Un nouveau décret complique la possibilité pour les femmes victimes de violences d'obtenir une ordonnance de protection.[Julien DE ROSA / POOL / AFP]

La ministre de la Justice Nicole Belloubet a annoncé ce dimanche 7 juin vouloir créer un «comité de pilotage national» pour développer les ordonnances de protection dont bénéficient les femmes victimes de violences conjugales. Le dispositif est devenu quasi impossible à mettre en oeuvre, selon des avocats spécialisés.

La garde des Sceaux a précisé au «Journal du dimanche» qu'elle voulait lancer ce comité mardi - jour de l'examen au Sénat d'une proposition de loi LREM visant à protéger les victimes de violences conjugales. Le but est de mieux faire connaître ces ordonnances, qui interdisent à un conjoint violent d'entrer en relation avec une femme victime ou ses proches. Selon Mme Belloubet, 4.000 ordonnances ont été demandées en 2019 «soit plus de 20% comparé à 2018». «Le taux d'acceptation par les juges est passé à 65%, ce qui nous rapproche de l'Espagne où ce taux est de 70%», s'est félicitée la ministre, liant cette évolution au «Grenelle contre les violences conjugales» de l'automne. 

Elle a cependant affirmé vouloir «aller plus loin» avec ce «comité pluridisciplinaire» qui «aura pour mission de favoriser le développement de l'ordonnance de protection».
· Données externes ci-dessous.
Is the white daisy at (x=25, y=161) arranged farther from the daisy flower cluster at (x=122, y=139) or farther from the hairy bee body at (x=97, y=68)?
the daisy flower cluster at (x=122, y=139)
UN NOUVEAU DECRET CONTROVERSE

L'initiative survient alors que plusieurs avocats spécialisés et militantes féministes se sont émus cette semaine des conséquences d'un récent décret, destiné à faciliter la délivrance d'ordonnances de protection, mais qui selon eux va avoir l'effet inverse. Le décret du 27 mai vient préciser les modalités d'application d'une loi adoptée fin décembre, dans la foulée du «Grenelle», et qui impose aux juges aux affaires familiales un délai de six jours pour statuer sur la demande d'ordonnance de protection. Dans la pratique, ce délai reste rarement respecté, mais aucune disposition juridique n'en sanctionne le non-respect, a expliqué à l'AFP Me Fatiha Belkacem, une avocate spécialisée dans ces questions.

Le problème est que le décret du 27 mai introduit un nouveau délai, de 24 heures cette fois: à partir du moment où le juge fixe une date d'audience pour examiner la demande d'ordonnance de protection, la femme dispose de 24 heures pour en informer son conjoint violent par huissier et retourner cet acte de signification au tribunal. Si ce délai n'est pas respecté, la requête devient automatiquement caduque, sans aucun pouvoir d'appréciation du juge. Ce nouveau délai entraîne un «recul stupéfiant des droits des victimes», et vient «mettre à néant toutes les avancées obtenues de haute lutte par les défenseurs» des femmes victimes de violences, ont estimé de leur côté les avocats Jean-Michel Garry et Aurore Boyard, dans un article publié sur le site spécialisé «Dalloz Actualité».

Dans ces conditions, «obtenir une ordonnance de protection devient quasiment... impossible», s'est également alarmée la militante féministe Caroline De Haas.